- _GIVEN PASSAGE_
:::::
Member of the New Zealand Parliament for Pahiatua
- In office 1977–1996
- Preceded by: Keith Holyoake

Personal details
- Born: John Howard Falloon 17 February 1942 Masterton, New Zealand
- Died: 4 October 2005 (aged 63) Bideford, New Zealand
- Party: National
- Spouse: Phillipa "Peeps" Falloon
- Alma mater: Massey University
- Occupation: Farmer

= John Falloon =

New Zealand politician

John Howard Falloon (17 February 1942 – 4 October 2005) was a New Zealand politician. He was an MP from 1977 to 1996, representing the National Party in the Pahiatua electorate.

==Early life and family==
Falloon was born in Masterton on 17 February 1942, the son of Margaret Falloon (née Woodhead) and Douglas John Falloon. He was educated at Lindisfarne College and Massey University, graduating with a diploma in sheep farm management.

Falloon had three children with his wife Philippa. His cousin, Ian Falloon, was one of the first psychiatrists to have family involved in the treatment of schizophrenia.
:::::
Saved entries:
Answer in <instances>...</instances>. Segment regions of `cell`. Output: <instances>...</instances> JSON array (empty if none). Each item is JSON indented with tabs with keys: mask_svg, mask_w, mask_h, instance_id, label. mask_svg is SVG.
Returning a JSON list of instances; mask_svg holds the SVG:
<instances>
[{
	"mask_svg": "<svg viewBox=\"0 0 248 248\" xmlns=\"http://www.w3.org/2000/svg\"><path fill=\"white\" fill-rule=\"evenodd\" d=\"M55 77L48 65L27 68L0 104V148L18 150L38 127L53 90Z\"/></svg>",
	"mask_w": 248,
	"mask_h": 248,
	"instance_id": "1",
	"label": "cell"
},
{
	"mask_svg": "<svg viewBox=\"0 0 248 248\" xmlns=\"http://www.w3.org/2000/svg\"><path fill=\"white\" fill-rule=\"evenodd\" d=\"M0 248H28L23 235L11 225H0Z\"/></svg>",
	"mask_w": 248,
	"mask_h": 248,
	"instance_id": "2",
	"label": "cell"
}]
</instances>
:::::
- _TASK INSTRUCTIONS_
According to the passage on John Falloon, what qualification did he earn at Massey University?

- _EXERCISE RESPONSE_
A diploma in sheep farm management.